角田光代さん(撮影・垂見健吾)

吉村萬壱さん

玄月さん

 全国公募の掌編小説コンクール「第2回徳島新聞 阿波しらさぎ文学賞」(徳島文学協会、徳島新聞社主催)の授賞式が9月8日、徳島市の新聞放送会館で行われる。記念行事として行われる文学トークのゲストには直木賞作家の角田光代さんら3人を招く。
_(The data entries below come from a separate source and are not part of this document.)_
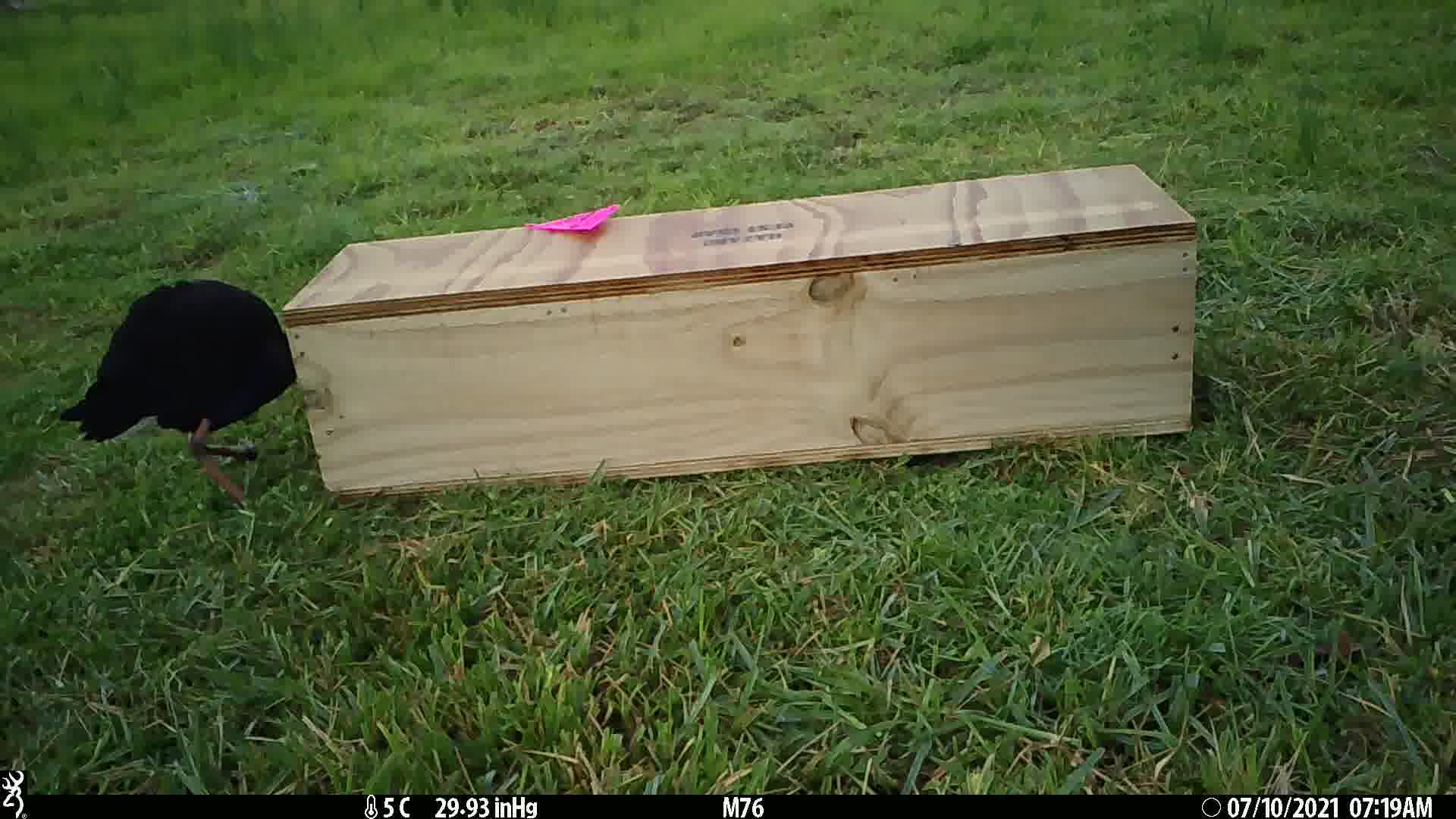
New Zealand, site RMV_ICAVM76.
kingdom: Animalia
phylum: Chordata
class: Aves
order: Gruiformes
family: Rallidae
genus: Porphyrio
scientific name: Porphyrio melanotus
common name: australasian swamphen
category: pukeko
 阿波しらさぎ文学賞では、徳島をテーマにした掌編小説を6月10日まで募集。徳島文学協会による1次選考を経て8月に吉村萬壱さんを選考委員長に最終審査が行われ、大賞の阿波しらさぎ文学賞、徳島出身者および徳島在住者から選ぶ徳島新聞賞、25歳以下から選ぶ徳島文学協会賞が決まる。

 授賞式の後、受賞者3人と、角田さん、吉村さん、芥川賞作家の玄月さんが受賞作について意見を交わす。

 角田さんは1967年神奈川県生まれ。90年「幸福な遊戯」で海燕新人文学賞を受賞しデビュー。2005年「対岸の彼女」で直木賞。現代の日本文学をけん引する最も有名な小説家の一人で、現在は「源氏物語」の現代語訳を執筆中だ。

 吉村さんは1961年松山市生まれ。2003年「ハリガネムシ」で芥川賞、16年「臣女」で島清恋愛文学賞。父親が小松島市出身で、小学生の頃は夏休みのたびに徳島へ帰省していた。昨年の阿波しらさぎ文学賞でも最終選考委員長を務めた。

 玄月さんは1965年大阪市生まれ。2000年「蔭の棲みか」で芥川賞。大阪で文学バー「リズール」を経営している。